Sir Landon, Have you ever heard of Walmart guitar necks? A friend of mine recommended trying them out just to get a feel for it and they look okay but I'm not sure about them, found one that looked like a PRS neck
I can't agree on this one, Landon. You've built enough instruments to know that a $50 neck is almost certain to need some work. In fact, most necks at 3 times that price are going to need some filing and sanding. Admittedly, i don't know what's happened to that guitar's original neck.
I just may need to pick one of these up for my 2001 Squier “Standard” series Strat. I’ve got a couple frets that are popping up, and if my super-glueing technique doesn’t work, then a cheap new neck is the way to go. Thanks for the video. I’ve wondered about the quality of these. What size do you think the frets are (jumbo, medium, teeny-weenie, etc.)?
I think tihis is not a good review. If you buy a guitar neck on the Internet you probably know that it may need a little bit of sanding to put it in. Simple as that. There are many videos around showing how to work it out.
Hey Landon who makes the best telecaster replacement neck in your opinion, I'm looking at putting a rosewood board neck on my 40th anniversary squier telecaster.. any suggestions would be much appreciated. Thank you..
Pick up your skills a bit and sand the damn neck. Most necks don't fit exactly. You usually have to drill the holes into the heel of the neck. My advice with that is do not do that unless you have a drill press. I used to use the "go for it method" but that was pretty chancy. I have bought 3 necks that looked exactly like yours, except mine had the Fender logo (which they were not allowed to show on Ebay). All my necks were amazing. I grew up on a heavily finished CBS neck from the early 70's and these necks feel just like my old necks used to.
@@landonbailey If you play guitar, then you have time for it. :-) I used to not work on guitars, but every time I asked my guitar tech how much it would cost to do something he always said $100. I paid it twice, and then started wanting to keep that $100 in my pocket.
You could have, you know...sanded the thick layer of lacquer off of it the same way you would if you spent hundreds on a neck from Allparts, Warmoth, or Fender. Imagine spending 300 dollars to avoid sanding something.
For maybe a none-brand body it'd be worth moding the body a little to fit the neck. I'd never touch a neck given the finish. IMHO. There lot's of companies you can buy a nicer body from. Other than the top of the line companies like Fender, MJT, Warmoth, Stewmac...etc. I do wish you would've tried the truss rod Landon. But cool vid nevertheless, sir. Watch lots of your vids!
You shouldn't give up so easy.

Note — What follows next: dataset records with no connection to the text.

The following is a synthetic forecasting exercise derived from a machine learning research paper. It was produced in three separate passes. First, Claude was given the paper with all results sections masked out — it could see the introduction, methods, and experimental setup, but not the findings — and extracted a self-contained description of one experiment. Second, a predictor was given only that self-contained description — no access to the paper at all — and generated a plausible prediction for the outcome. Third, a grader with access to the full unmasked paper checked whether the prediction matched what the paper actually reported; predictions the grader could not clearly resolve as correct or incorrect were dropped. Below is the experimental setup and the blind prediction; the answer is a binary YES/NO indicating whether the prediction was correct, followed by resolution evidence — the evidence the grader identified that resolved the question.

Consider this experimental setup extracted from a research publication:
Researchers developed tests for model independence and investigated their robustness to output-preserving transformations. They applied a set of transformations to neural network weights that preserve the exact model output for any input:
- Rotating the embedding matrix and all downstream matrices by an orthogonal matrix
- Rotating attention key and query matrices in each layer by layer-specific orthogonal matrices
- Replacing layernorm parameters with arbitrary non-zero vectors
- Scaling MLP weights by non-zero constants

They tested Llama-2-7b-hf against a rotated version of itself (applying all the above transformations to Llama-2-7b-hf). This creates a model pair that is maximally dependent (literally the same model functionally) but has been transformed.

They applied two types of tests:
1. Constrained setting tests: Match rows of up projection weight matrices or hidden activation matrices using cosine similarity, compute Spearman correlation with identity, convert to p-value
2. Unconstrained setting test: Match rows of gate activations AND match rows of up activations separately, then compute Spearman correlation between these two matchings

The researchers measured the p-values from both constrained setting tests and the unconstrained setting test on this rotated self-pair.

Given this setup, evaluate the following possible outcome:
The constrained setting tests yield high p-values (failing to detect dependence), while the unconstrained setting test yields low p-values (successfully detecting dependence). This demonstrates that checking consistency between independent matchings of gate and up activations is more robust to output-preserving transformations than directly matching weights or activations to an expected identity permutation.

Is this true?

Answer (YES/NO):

The neck didn't not fit because it was cheap, that's normal, and good, because then you can sand it a little and it will fit nice and tight. It's good to learn how to do that kind of stuff on low-cost parts, you should give it another go.
If you were willing to drill out the holes to accept the tuners, why weren't you willing to sand back some of the finish to get what would be a super nice tight neck pocket interface? What is the point of doing a mod video where you are so fussy about doing the wimpiest mods?

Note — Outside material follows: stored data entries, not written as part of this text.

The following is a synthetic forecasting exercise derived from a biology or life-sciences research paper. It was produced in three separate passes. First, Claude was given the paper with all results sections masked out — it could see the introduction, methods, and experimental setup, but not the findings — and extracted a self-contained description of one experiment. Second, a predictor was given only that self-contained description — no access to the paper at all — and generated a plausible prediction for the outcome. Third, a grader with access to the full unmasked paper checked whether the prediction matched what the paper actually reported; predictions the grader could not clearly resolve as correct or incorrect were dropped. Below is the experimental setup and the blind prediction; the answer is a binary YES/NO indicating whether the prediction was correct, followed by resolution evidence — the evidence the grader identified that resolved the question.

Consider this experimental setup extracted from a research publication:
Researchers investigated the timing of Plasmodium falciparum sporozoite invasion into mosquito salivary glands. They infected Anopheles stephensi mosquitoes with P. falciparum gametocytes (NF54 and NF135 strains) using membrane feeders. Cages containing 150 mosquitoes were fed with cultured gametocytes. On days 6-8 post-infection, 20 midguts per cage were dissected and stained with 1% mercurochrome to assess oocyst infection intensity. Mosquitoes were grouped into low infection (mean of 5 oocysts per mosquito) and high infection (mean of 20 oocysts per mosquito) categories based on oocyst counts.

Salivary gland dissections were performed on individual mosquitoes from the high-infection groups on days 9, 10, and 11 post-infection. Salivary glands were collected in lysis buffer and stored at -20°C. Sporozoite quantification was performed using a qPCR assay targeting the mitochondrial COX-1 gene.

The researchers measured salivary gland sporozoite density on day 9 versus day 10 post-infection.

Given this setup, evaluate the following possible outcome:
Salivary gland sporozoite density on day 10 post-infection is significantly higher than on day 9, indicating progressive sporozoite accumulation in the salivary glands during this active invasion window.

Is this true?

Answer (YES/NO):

bro even if u buy a original fender neck it will not fit perfectly, cause wood has the ability to play along with climate conditions, not mentioning they had tree factories on two continents
I think a lot of these companies are making the heel a bit larger than the squire and fender necks. They figure that you can do a little sanding and make it fit.
I was thinking about trying to build an Amazon partscaster. If there’s a body from this company it might fit. Then again, I also want to try luthierie-type stuff.
That looks like a neck. I paid about 35 bucks for two years ago made with slave labor in China. Perfectly good neck, but when I play it, you can hear the cries of oppression; some people might think that’s a good thing for like the blues but these are Chinese people crying and it’s kind of shreeky…
It is naive to think that a wooden neck of any kind will be "plug-n-play". Guitars are made of wood are require careful fitment at neck pocket area, otherwise the most important joint in terms of sound will erase the test objective. So Landon, having no skill to do it properly and having no understanding that is has to be fitted properly, you wasted your time.
Lando, i know your into cheep necking already. If youd like to step it up to more engaging, gratuitous necking; then I'd like you to give Klos or a contemporary 200-300 buck carbon jobber a try. Youd be one of the first voices to review a reneck from the standpoint of someone marginally competent but not a luthier. Strong odds that whatever youd say would be impactful. Do it before AI steals all your clicks.
do you like cheap necks?
get a similar guitar neck here
🛒 *Amazon* geni.us/Telecaster_neck
🛒 *Reverb* reverb.grsm.io/landonbailey
🛒 *Solo* Guitars bit.ly/3dpEzYH
🛒 *Ebay* ebay.us/F7bxvx
*Become a Patron for exclusive stuff!* www.patreon.com/landonbailey
I think a bit of sanding would make it work easily. But if you are not comfortable doing that I understand. For the cost, I would make it work.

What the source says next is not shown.